YÜKSEL AYTUĞ TikDok’lar ölüm saçıyor
Sabah sayfasından alınan verilere dayanarak, SonTurkHaber.com duyuru yapıyor.
Sosyal medyanın yaygınlaşmasıyla birlikte çok tehlikeli bir alışkanlık edindik: Doktora gitmek yerine sosyal medyada deva aramak.
Halkın bu zaafından yararlanan sözde içerik üreticileri ise tamamen kâr amaçlı yeni bir "deepfake" uygulamasını devreye soktular. Yapay zeka tarafından üretilen ve TikDok adı verilen sahte doktorlar, TikTok ve Instagram üzerinden sözde şifa dağıtıyorlar.

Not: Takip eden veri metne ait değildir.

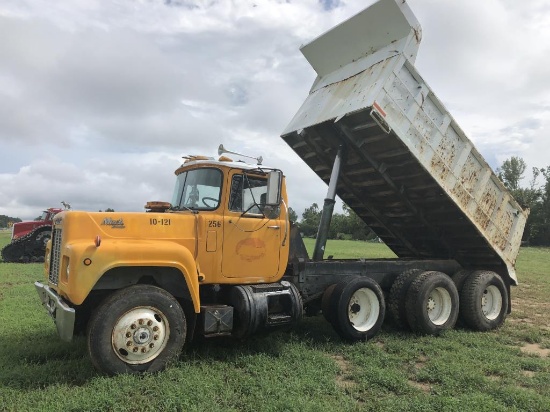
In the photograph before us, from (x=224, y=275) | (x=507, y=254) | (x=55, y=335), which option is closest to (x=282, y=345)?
(x=224, y=275)

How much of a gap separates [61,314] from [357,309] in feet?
13.0

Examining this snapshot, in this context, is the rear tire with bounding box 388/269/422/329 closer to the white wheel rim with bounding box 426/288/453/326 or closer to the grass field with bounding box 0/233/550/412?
the grass field with bounding box 0/233/550/412

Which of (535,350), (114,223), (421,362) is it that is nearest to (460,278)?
(535,350)

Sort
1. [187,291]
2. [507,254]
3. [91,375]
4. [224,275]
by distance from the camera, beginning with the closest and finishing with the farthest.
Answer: [91,375]
[187,291]
[224,275]
[507,254]

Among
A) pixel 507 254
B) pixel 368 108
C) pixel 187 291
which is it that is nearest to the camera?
pixel 187 291

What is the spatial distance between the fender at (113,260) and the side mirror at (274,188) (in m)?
1.16

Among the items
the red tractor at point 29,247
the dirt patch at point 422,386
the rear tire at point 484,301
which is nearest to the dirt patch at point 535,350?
the rear tire at point 484,301

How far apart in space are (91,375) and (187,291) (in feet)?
4.25

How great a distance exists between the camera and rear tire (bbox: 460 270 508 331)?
761cm

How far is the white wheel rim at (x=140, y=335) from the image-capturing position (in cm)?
475

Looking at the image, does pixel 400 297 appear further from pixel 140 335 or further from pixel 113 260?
pixel 113 260

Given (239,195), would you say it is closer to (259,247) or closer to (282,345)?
(259,247)

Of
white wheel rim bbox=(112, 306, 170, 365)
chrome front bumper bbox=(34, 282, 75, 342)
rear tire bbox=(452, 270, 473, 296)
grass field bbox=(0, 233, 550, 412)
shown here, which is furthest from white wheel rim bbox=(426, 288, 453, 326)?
chrome front bumper bbox=(34, 282, 75, 342)

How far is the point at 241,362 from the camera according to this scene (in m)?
5.40
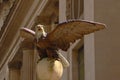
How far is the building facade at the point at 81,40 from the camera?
14.3m

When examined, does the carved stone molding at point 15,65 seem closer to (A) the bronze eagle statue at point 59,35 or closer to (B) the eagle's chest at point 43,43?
(A) the bronze eagle statue at point 59,35

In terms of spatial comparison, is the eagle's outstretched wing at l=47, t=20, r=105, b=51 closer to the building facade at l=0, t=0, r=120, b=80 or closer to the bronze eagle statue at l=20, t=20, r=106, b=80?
the bronze eagle statue at l=20, t=20, r=106, b=80

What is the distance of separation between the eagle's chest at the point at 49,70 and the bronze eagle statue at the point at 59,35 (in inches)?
15.2

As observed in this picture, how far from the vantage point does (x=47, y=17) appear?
76.5 feet

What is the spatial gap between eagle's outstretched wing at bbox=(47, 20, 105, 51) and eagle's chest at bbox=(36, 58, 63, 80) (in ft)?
2.30

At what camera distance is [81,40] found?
55.2ft

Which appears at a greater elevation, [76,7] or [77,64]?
[76,7]

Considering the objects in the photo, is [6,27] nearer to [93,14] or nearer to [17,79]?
[17,79]

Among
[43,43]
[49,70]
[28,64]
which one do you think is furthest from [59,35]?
[28,64]

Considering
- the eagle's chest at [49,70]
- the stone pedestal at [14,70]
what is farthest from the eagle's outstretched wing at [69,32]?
the stone pedestal at [14,70]

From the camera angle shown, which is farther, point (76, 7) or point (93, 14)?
point (76, 7)

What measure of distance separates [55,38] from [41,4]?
14.2m

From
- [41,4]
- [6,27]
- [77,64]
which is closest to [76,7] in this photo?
[77,64]
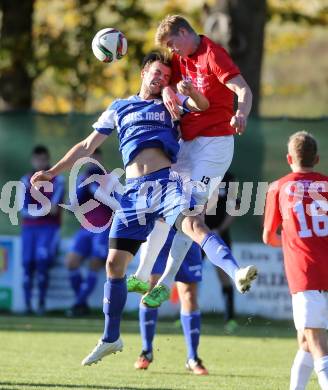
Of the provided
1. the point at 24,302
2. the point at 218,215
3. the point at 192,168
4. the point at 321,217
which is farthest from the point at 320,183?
the point at 24,302

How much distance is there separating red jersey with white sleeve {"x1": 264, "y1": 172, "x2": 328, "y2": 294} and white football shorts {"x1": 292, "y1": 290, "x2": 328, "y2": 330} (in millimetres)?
44

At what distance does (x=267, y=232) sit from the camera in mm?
6914

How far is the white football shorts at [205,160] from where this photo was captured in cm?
822

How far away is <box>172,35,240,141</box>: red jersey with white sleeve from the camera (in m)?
8.07

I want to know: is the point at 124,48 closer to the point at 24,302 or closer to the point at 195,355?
the point at 195,355

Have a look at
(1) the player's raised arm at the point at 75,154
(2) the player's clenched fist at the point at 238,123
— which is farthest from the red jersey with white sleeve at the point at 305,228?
(1) the player's raised arm at the point at 75,154

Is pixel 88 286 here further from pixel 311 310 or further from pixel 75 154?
pixel 311 310

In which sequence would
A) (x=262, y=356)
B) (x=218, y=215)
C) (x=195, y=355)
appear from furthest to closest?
(x=218, y=215) → (x=262, y=356) → (x=195, y=355)

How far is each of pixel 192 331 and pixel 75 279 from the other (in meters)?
5.26

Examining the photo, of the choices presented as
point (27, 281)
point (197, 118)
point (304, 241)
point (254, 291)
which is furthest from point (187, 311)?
point (27, 281)

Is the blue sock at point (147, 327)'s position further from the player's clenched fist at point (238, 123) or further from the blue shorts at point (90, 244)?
the blue shorts at point (90, 244)

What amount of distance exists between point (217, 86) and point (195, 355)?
7.95ft

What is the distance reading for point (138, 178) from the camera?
7.98 meters

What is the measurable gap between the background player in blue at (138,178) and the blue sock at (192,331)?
127 centimetres
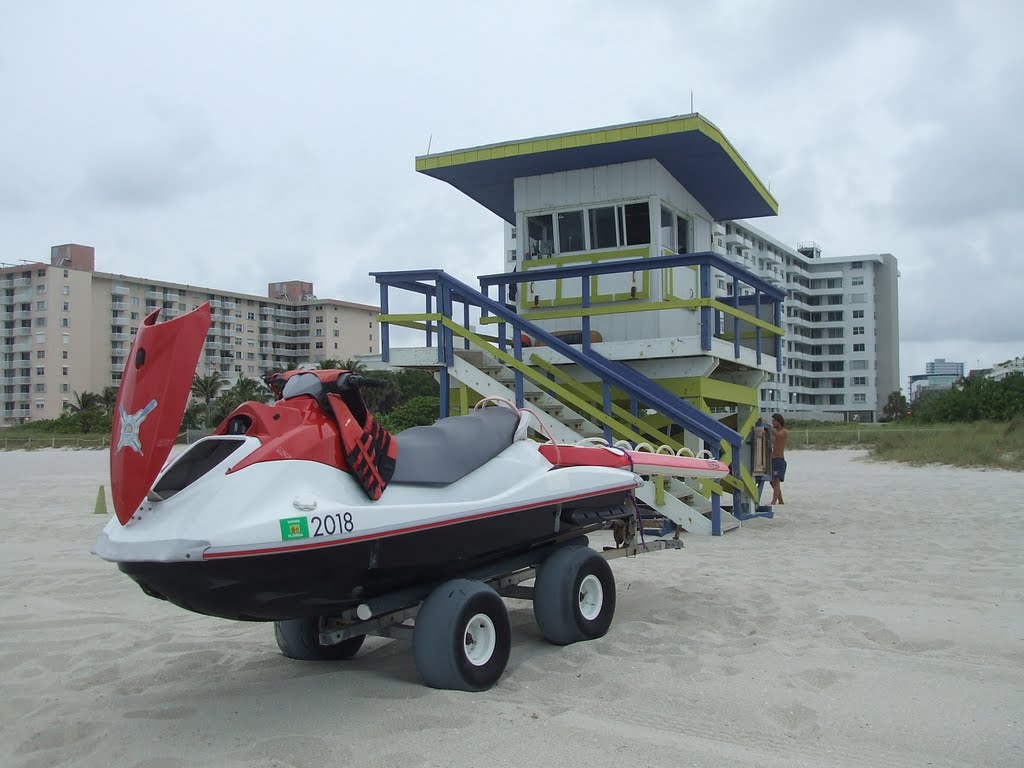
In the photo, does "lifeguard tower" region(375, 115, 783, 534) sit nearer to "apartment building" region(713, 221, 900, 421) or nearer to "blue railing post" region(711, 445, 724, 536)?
"blue railing post" region(711, 445, 724, 536)

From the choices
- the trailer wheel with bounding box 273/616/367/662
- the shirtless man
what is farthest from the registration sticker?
the shirtless man

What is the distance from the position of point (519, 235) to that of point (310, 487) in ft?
33.3

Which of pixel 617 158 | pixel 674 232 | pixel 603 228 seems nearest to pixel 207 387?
pixel 603 228

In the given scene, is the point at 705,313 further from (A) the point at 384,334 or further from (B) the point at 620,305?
(A) the point at 384,334

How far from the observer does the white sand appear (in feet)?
12.8

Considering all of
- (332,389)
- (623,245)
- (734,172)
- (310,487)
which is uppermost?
(734,172)

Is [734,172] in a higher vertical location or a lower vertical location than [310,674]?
higher

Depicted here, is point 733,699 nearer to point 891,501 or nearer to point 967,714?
point 967,714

Ancak bu kerameti kendinden menkul sahte doktorlar konusunda gerçek bilim çevreleri halkı uyararak "Sakın bunlara aldanmayın, tavsiye ettikleri sağlık uygulamalarından ve ilaçlarından uzak durun. Aksi halde hayatınızdan olursunuz" diyorlar.

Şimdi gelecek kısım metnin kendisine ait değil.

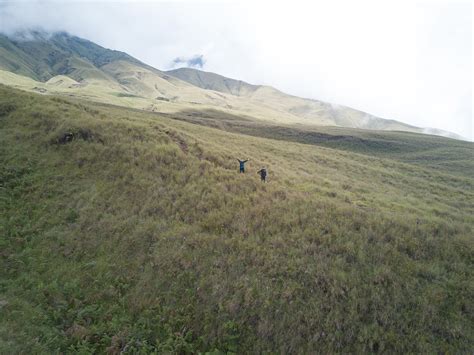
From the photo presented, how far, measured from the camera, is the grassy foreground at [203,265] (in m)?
7.62

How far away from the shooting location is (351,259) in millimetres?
10094

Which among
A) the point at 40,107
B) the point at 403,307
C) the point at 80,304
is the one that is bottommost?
the point at 80,304

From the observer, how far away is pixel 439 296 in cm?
841

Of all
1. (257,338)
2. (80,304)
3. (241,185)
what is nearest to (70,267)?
(80,304)

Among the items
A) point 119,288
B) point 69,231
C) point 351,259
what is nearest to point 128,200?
point 69,231

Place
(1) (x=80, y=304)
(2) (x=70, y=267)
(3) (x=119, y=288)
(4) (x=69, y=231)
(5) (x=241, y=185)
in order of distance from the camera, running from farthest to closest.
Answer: (5) (x=241, y=185)
(4) (x=69, y=231)
(2) (x=70, y=267)
(3) (x=119, y=288)
(1) (x=80, y=304)

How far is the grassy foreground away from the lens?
7617 mm

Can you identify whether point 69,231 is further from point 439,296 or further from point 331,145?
point 331,145

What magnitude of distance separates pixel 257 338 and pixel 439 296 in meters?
5.92

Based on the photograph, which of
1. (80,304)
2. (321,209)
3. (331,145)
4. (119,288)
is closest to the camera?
(80,304)

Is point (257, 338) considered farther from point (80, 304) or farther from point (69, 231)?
point (69, 231)

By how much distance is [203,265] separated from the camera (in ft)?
32.4

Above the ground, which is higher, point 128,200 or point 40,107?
point 40,107

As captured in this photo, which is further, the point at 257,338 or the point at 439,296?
the point at 439,296
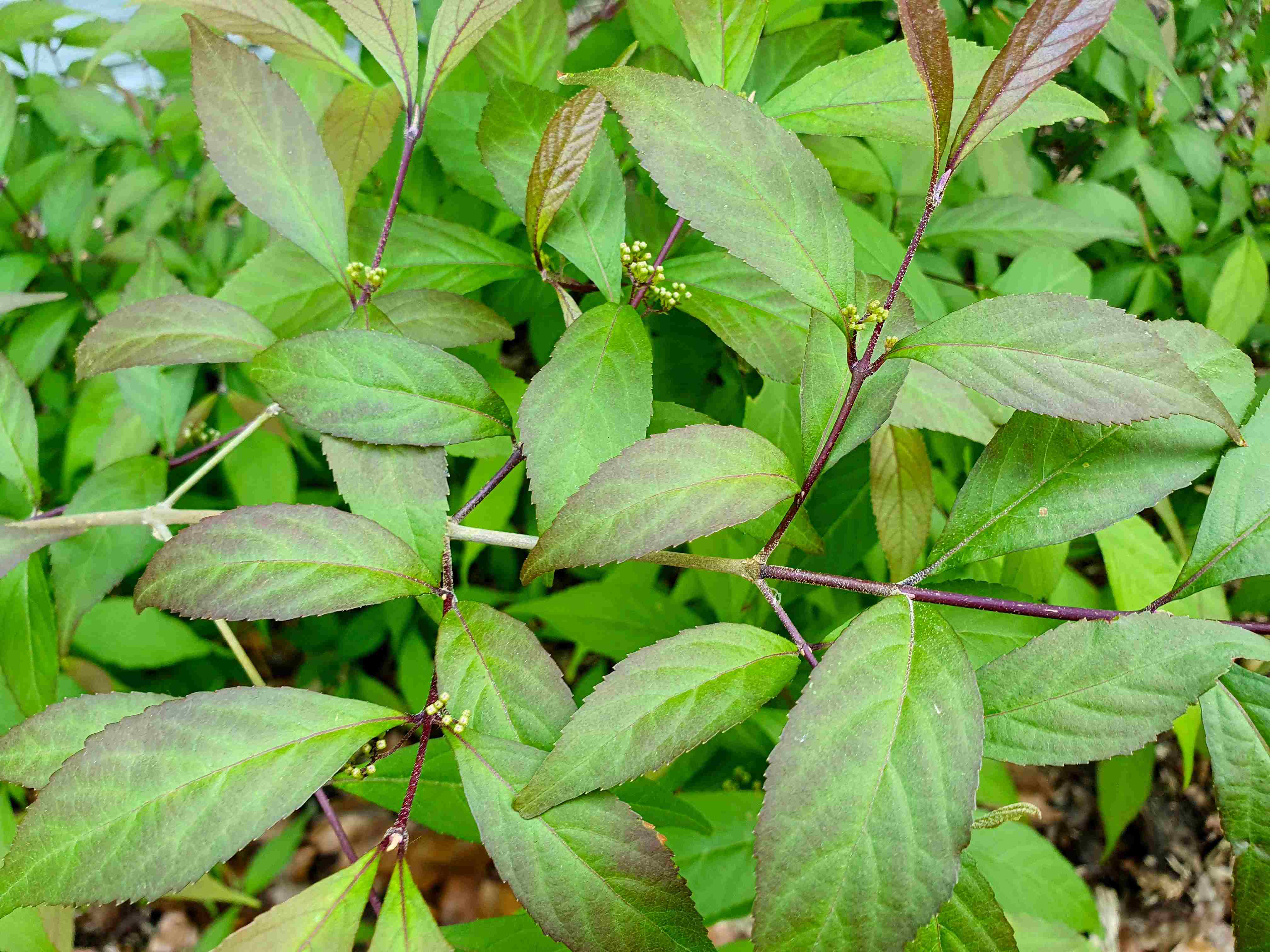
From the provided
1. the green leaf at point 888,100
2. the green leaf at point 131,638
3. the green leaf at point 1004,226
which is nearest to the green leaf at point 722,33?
the green leaf at point 888,100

Dijital güvenlik şirketi ESET'in uzmanları, gerçek ve sahte görüntüleri ayırmak için şu noktalara dikkat çekiyorlar:

Sesle senkronize olmayan dudak hareketleri veya sert ve doğal olmayan yüz ifadeleri,
Bulanık kenarlar veya ani ışık değişimleri gibi görsel aksaklıklar görülüyorsa,
Robotik veya aşırı cilalı bir ses duyuyorsanız,
Az takipçisi olan veya geçmişi olmayan yeni profiller tarafından servis ediliyorsa,
"Mucize tedaviler", "garantili sonuçlar" ve "doktorlar bu numaradan nefret ediyor" gibi abartılı iddialara sahipse, özellikle de güvenilir kaynaklardan yoksunlarsa,
İddiaları her zaman güvenilir tıbbi kaynaklarla doğrulayın, şüpheli videoları paylaşmaktan kaçının ve yanıltıcı içerikleri platforma bildirin.
Öyle haklısın ki sevgili Şener Şen
Ünlü oyuncunun cenaze törenleriyle ilgili görüşünü özetleyen konuşmasına sosyal medyada rastladım ve Şener Şen'in neden "Şener Şen" olduğunu daha iyi anladım:
"Bana dediler ki; 'Zeki Alasya'nın cenazesine gittik, siz yoktunuz. Neden gelmediniz?'
Bilmiyorlar ki, ben aynı gün annemi uğurladım sonsuzluğa. Hem de aynı mezarlıkta. Zeki Alasya, benim bir kardeşim bir parçam gibiydi. Nasıl böyle bir şey düşünürler?.. Ben oraya gelsem bile Kemal Sunal'ın cenazesindeki gibi kameralardan uzak kalmayı tercih ederdim. Yani beni yine göremezdiniz..

Zeki'yi defnettikten sonra Metin Akpınar ve Orhan Gencebay'ın neden ortadan kaybolduğunu hiç merak ettiniz mi? Etmediniz. Ben söyleyeyim, bizim aile kabristanlığına geldiler hem de koşa koşa. Ben annemi toprağa verirken oradaydılar, definden sonra Zeki'nin mezarına gittik, kimsecikler yoktu...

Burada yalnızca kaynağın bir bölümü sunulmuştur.